Kuran-ı Kerim, Zümer:9

 

“İçlerinde ilimde derinleşmiş olanlar... var ya onlara pek yakında büyük mükafat vereceğiz.”

Kuran-ı Kerim, Nisa:162

 

Alman Kant idealizminin temsilcilerinden birisi olan Arthur Schopenhauer’ın şu güzel sözü ile başlamak istiyorum yazıma:

 “Üç türlü aristokrasi vardır; birincisi yaş ve kıdem; ikincisi servet; üçüncüsü akıl ve bilgidir. En şereflisi sonuncusudur.”

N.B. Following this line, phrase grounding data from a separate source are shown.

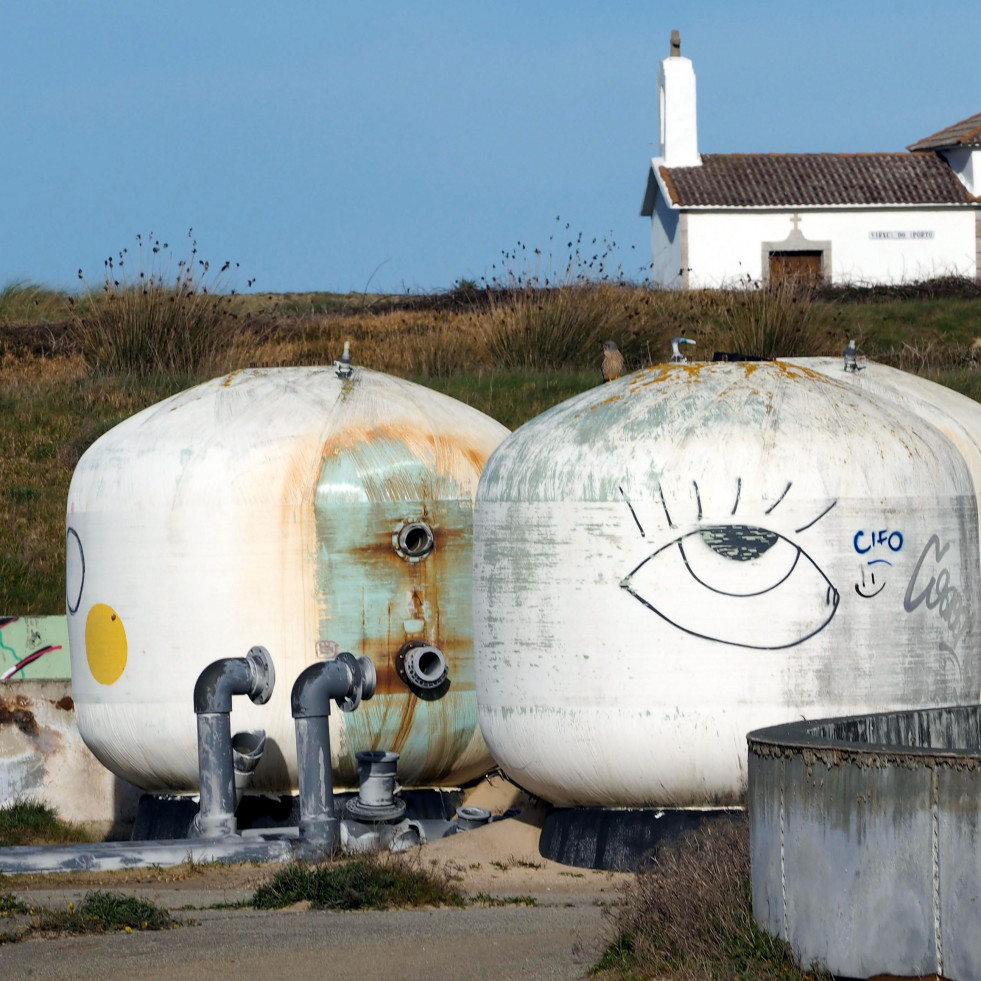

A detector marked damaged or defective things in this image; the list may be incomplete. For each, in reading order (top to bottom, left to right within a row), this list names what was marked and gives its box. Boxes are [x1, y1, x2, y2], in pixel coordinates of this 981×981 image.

rusty water tank [68, 364, 510, 792]
rusty water tank [470, 360, 980, 804]
rust stain [0, 696, 39, 736]
corroded metal pipe [192, 648, 276, 840]
corroded metal pipe [290, 652, 376, 848]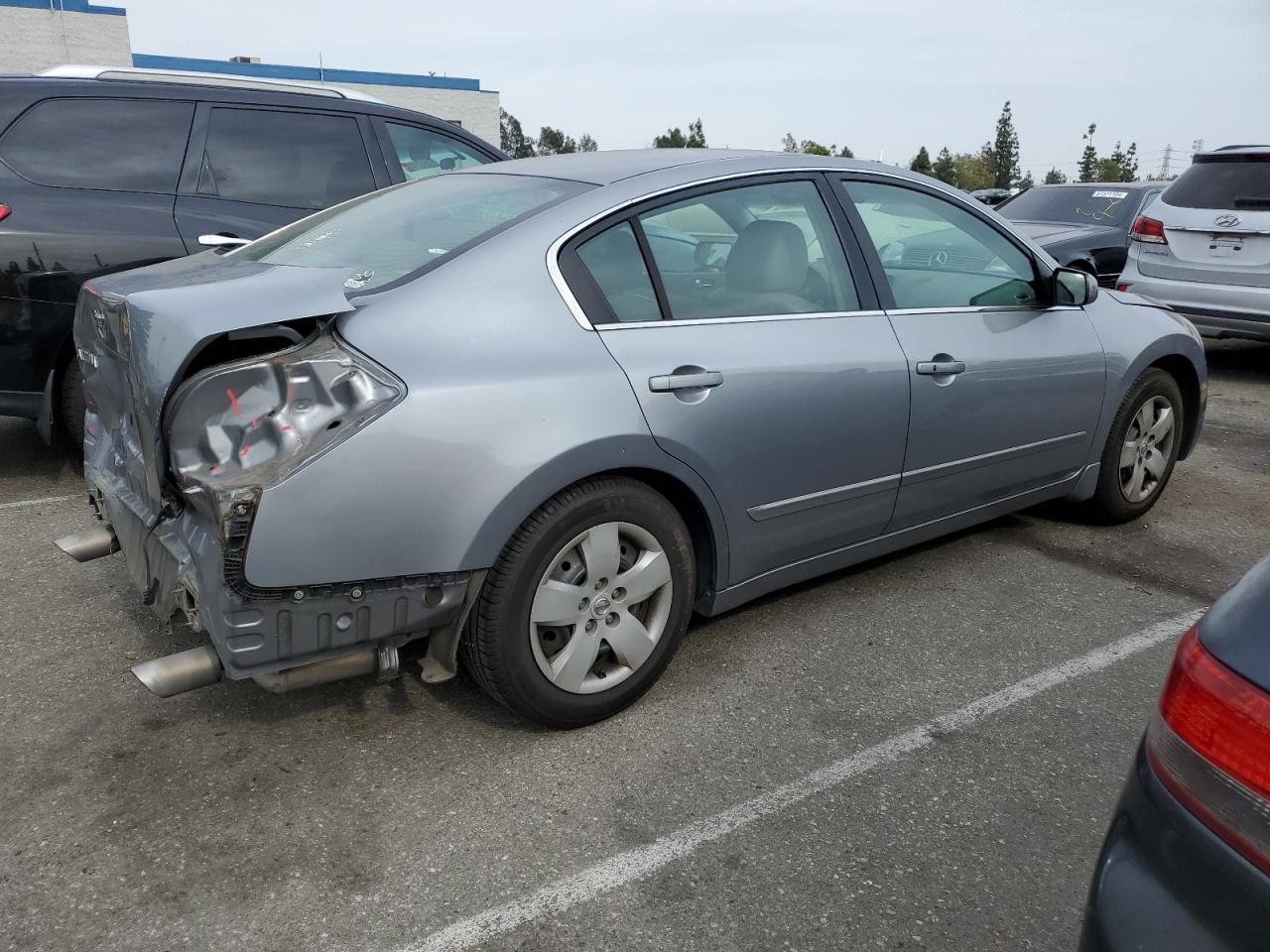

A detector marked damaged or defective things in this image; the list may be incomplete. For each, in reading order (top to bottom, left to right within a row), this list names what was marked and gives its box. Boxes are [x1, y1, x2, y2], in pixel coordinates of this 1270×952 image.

exposed tail light housing [1127, 216, 1175, 244]
exposed tail light housing [164, 333, 399, 528]
damaged nissan altima [57, 151, 1206, 730]
bent exhaust pipe [52, 524, 119, 563]
bent exhaust pipe [135, 643, 224, 694]
exposed tail light housing [1143, 627, 1270, 877]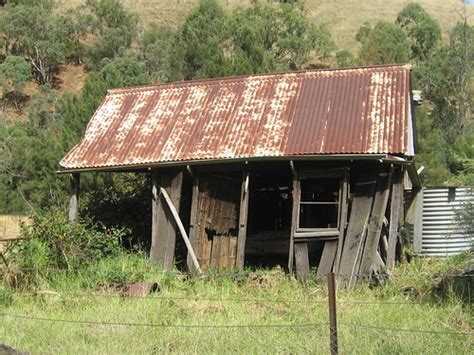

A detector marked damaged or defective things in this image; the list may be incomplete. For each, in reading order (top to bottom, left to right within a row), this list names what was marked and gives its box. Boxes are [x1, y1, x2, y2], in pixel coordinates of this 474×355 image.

rusty corrugated iron roof [59, 64, 414, 172]
rusted roof panel [60, 65, 414, 171]
rust stain [60, 65, 414, 171]
broken window [298, 178, 338, 231]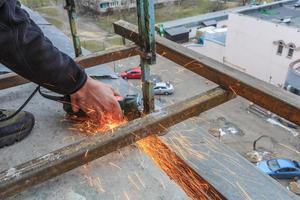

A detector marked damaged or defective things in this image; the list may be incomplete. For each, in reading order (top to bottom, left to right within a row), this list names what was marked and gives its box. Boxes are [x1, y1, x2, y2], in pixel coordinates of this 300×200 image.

rusty metal frame [113, 19, 300, 125]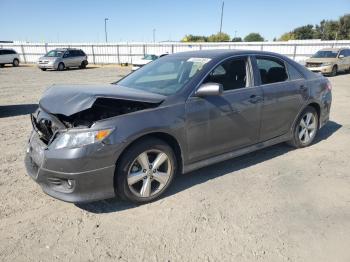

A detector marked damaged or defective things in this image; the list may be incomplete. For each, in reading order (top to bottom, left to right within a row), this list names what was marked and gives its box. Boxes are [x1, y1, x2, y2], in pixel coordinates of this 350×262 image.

crumpled hood [39, 84, 165, 116]
broken headlight [50, 129, 113, 149]
exposed headlight housing [50, 129, 113, 149]
damaged front bumper [24, 129, 119, 203]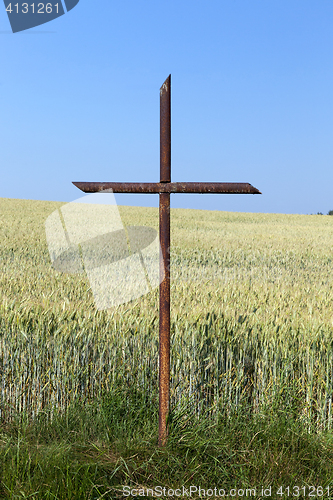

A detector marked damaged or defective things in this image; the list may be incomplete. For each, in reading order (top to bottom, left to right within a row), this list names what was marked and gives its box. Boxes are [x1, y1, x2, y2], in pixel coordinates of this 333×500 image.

rust stain on metal [71, 72, 260, 448]
rusty metal cross [72, 74, 260, 446]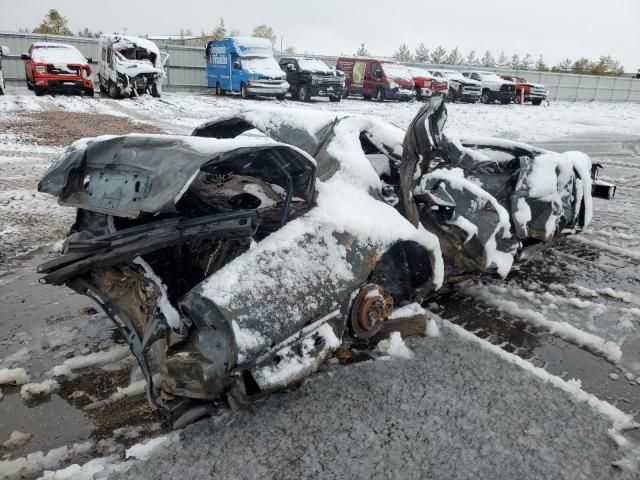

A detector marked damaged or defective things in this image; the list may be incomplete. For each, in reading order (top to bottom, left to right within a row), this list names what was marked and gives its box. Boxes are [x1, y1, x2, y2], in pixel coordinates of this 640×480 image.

wrecked car [97, 35, 168, 98]
crushed car body [37, 97, 592, 420]
wrecked car [37, 98, 592, 424]
shattered car interior [35, 96, 596, 424]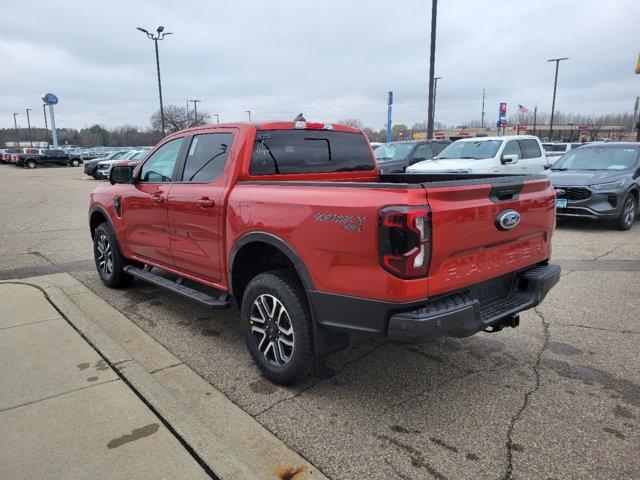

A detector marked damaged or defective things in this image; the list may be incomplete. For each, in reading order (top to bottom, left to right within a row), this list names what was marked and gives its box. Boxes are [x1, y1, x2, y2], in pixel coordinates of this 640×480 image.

crack in pavement [254, 342, 388, 416]
crack in pavement [500, 308, 552, 480]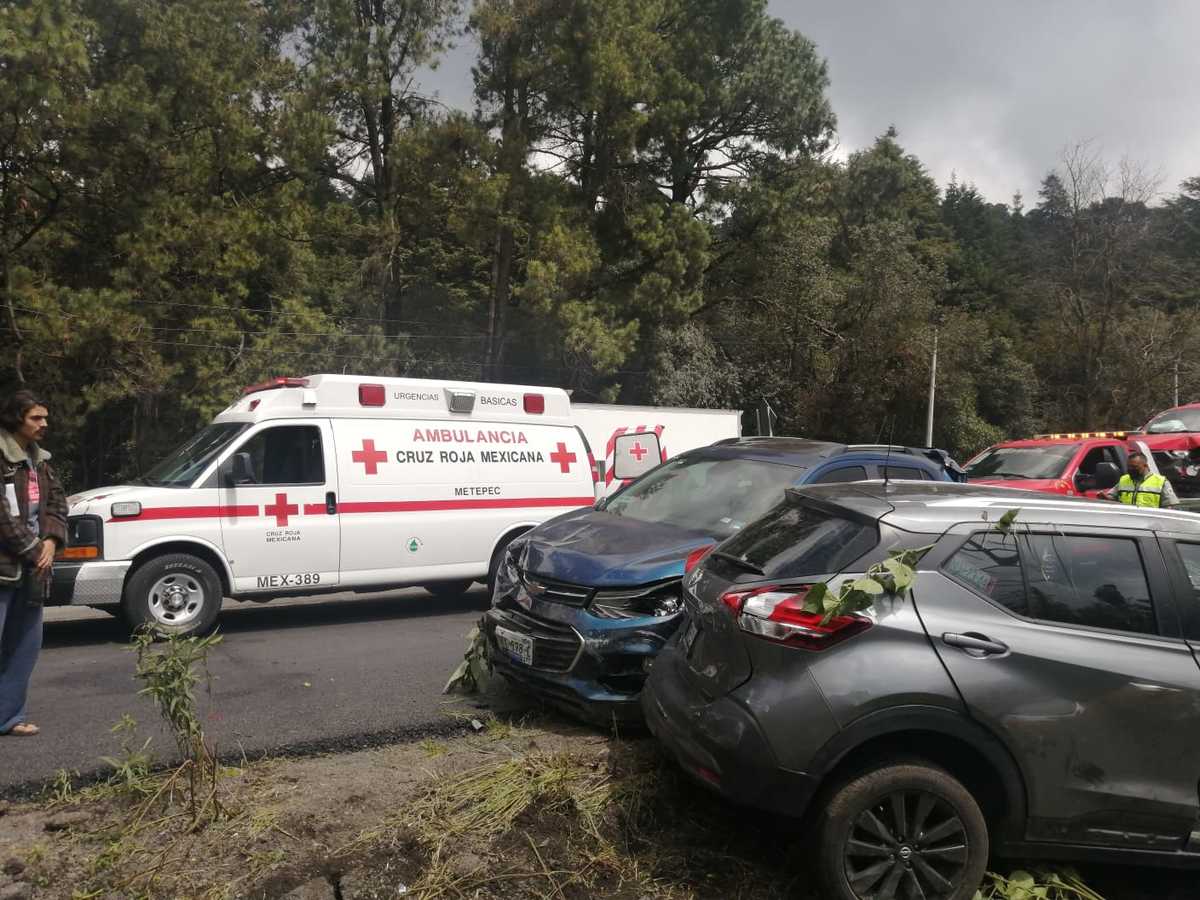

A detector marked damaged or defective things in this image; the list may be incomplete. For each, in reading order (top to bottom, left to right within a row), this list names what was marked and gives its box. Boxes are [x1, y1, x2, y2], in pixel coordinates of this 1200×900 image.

blue car crumpled hood [518, 508, 710, 585]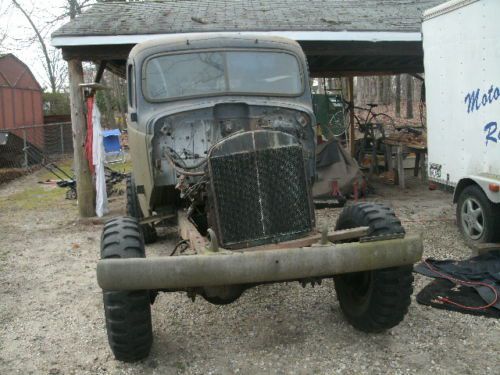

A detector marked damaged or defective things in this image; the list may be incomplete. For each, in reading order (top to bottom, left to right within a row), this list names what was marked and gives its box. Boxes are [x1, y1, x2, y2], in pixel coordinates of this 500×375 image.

rusty grille mesh [208, 145, 310, 248]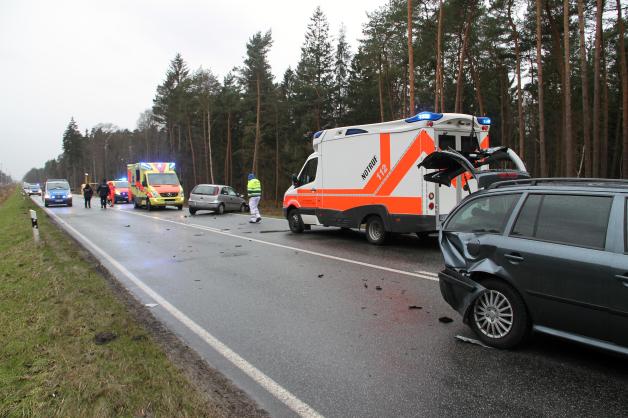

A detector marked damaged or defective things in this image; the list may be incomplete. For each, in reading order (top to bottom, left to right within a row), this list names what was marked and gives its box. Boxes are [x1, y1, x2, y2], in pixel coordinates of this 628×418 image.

damaged dark green station wagon [426, 162, 628, 352]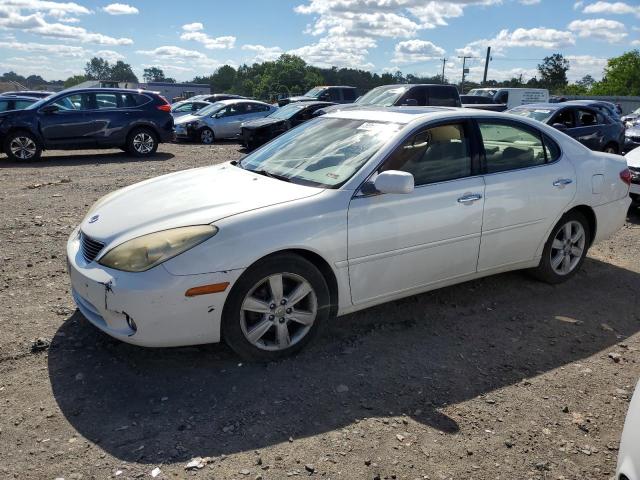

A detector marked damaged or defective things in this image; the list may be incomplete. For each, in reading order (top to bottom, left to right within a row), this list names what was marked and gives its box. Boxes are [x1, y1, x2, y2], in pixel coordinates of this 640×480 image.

damaged front bumper [66, 230, 244, 346]
cracked headlight lens [99, 224, 218, 270]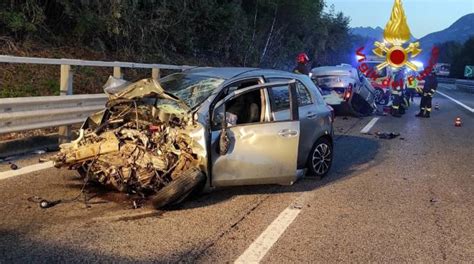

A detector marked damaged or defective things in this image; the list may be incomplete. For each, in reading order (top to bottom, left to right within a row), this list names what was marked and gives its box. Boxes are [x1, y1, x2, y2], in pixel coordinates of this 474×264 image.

crushed front end of car [52, 78, 206, 208]
dark overturned car [51, 67, 334, 208]
wrecked silver car [52, 68, 334, 208]
dark overturned car [312, 64, 378, 115]
wrecked silver car [312, 64, 378, 115]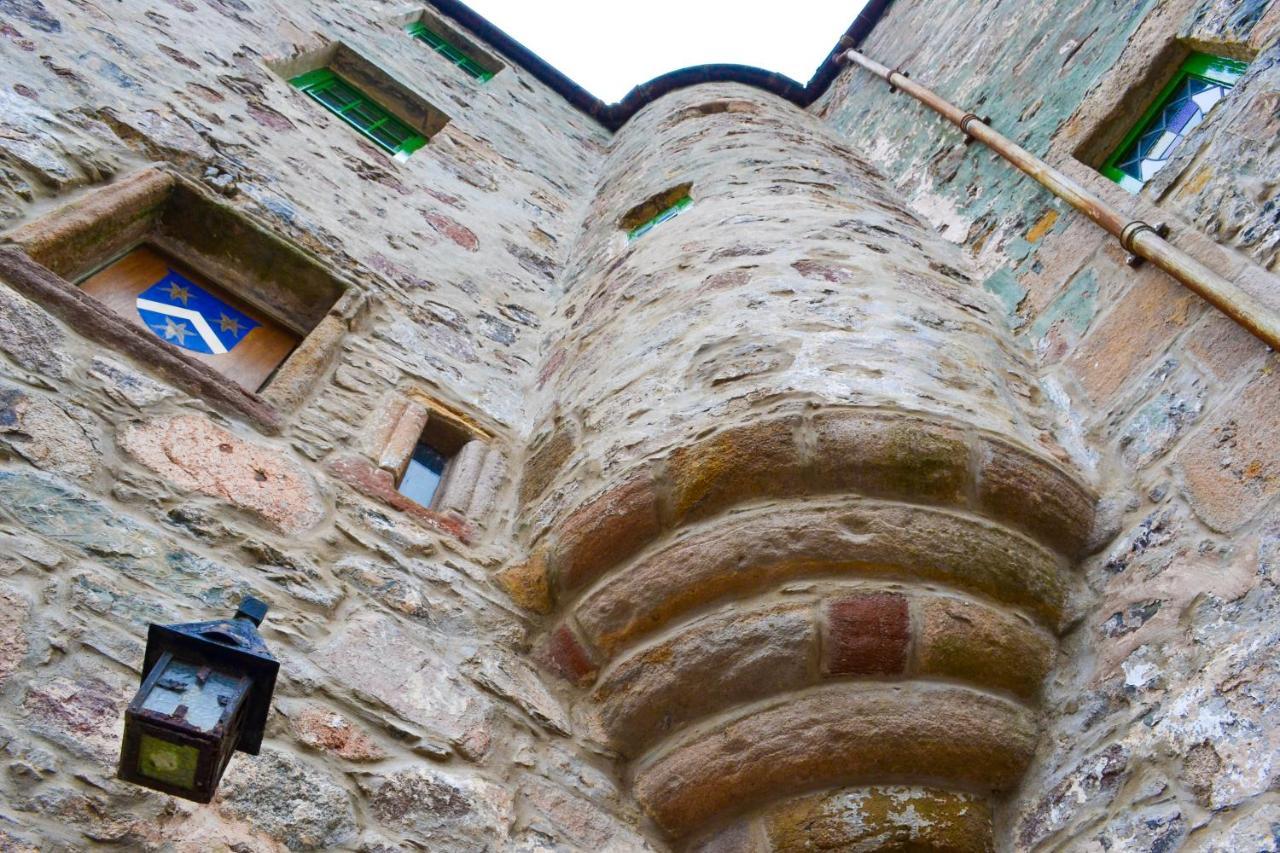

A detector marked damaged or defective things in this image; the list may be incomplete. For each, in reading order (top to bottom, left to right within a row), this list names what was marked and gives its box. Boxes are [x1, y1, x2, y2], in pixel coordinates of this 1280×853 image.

rusty iron lantern [119, 596, 278, 804]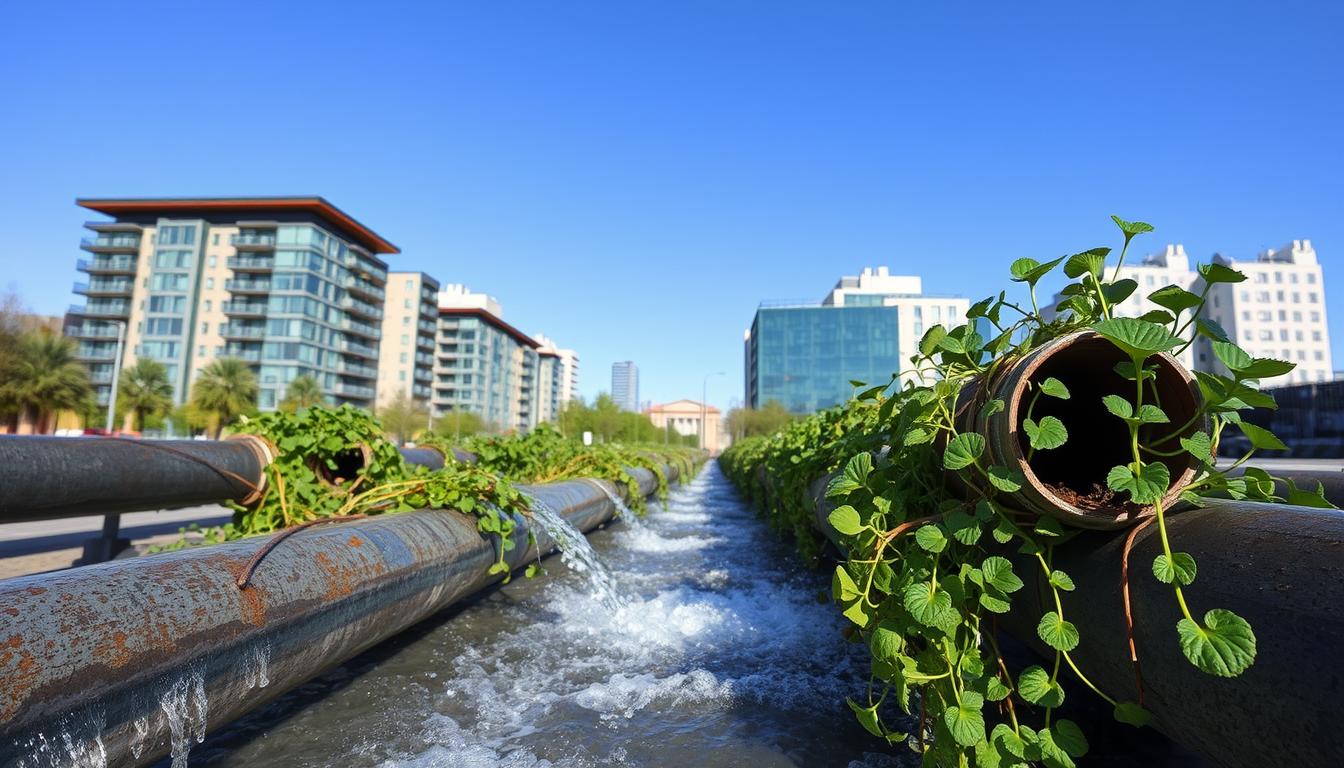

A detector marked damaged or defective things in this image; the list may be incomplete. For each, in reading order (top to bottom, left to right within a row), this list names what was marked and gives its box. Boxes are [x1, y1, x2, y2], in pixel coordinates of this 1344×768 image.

rusty metal pipe [0, 436, 452, 524]
pipe corrosion [0, 436, 452, 524]
pipe corrosion [0, 464, 672, 764]
rusty metal pipe [0, 462, 676, 768]
rusty metal pipe [804, 468, 1344, 768]
pipe corrosion [808, 474, 1344, 768]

Üzülerek söyleyelim ki, gerçek dünyada bu böyle değildir... Para, mülkiyet, servet, makam ve mevki vs. her zaman bilgi, liyakat ve erdemin önünde olmuştur...

Schopenhauer’ın sözüne bakarak üniversiteleri, bilginin üretildiği ve yayıldığı mekanlar olarak  düşünürek en şerefli “bilgi-sarayları” olarak görebiliriz. Ne yazık ki, bizim gibi ülkelerde bu şerefe dahi sahip olamıyoruz!...

***

Gerek Kuran-ı Kerim’den yaptığımız alıntılar, gerekse Schopenhauer’ın sözünden hareketle üniversiteler için çok önemli ve gerekli gördüğüm bir öneriyi sunmak istiyorum.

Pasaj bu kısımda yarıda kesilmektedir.